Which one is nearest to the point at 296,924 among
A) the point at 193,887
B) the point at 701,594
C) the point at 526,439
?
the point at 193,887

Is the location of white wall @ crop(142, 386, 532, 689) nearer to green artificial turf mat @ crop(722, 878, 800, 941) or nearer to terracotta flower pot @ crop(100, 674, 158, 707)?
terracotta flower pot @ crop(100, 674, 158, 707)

==========

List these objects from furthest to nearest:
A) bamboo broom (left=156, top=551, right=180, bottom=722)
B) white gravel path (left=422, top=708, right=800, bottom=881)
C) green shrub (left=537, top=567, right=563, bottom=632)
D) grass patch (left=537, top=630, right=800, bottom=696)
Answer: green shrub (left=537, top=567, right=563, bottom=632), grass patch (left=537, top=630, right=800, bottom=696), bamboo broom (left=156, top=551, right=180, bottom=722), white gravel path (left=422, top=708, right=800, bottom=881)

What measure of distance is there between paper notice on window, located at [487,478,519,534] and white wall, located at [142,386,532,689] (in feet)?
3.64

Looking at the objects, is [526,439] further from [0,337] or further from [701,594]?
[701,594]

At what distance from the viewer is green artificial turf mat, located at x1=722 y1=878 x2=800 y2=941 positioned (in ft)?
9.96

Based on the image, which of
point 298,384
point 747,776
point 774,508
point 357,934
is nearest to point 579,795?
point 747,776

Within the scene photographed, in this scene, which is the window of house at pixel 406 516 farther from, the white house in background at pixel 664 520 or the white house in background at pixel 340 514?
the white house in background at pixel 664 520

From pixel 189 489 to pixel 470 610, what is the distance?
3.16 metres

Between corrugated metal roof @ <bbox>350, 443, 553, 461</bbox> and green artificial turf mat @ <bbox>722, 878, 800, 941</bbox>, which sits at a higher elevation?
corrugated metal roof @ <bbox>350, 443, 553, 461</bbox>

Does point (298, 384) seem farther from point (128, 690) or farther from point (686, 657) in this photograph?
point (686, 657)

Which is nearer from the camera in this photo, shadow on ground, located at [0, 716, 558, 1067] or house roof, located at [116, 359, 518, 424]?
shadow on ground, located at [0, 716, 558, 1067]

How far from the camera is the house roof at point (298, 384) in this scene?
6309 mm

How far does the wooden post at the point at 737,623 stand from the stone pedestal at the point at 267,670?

==========

#### Directive:
Reproduce the listing from the line with "List these objects" to the line with "C) green shrub", substituting "straw broom" for "bamboo broom" and changing nothing else.

#### Answer:
List these objects from furthest to nearest:
A) straw broom (left=156, top=551, right=180, bottom=722)
B) white gravel path (left=422, top=708, right=800, bottom=881)
C) green shrub (left=537, top=567, right=563, bottom=632)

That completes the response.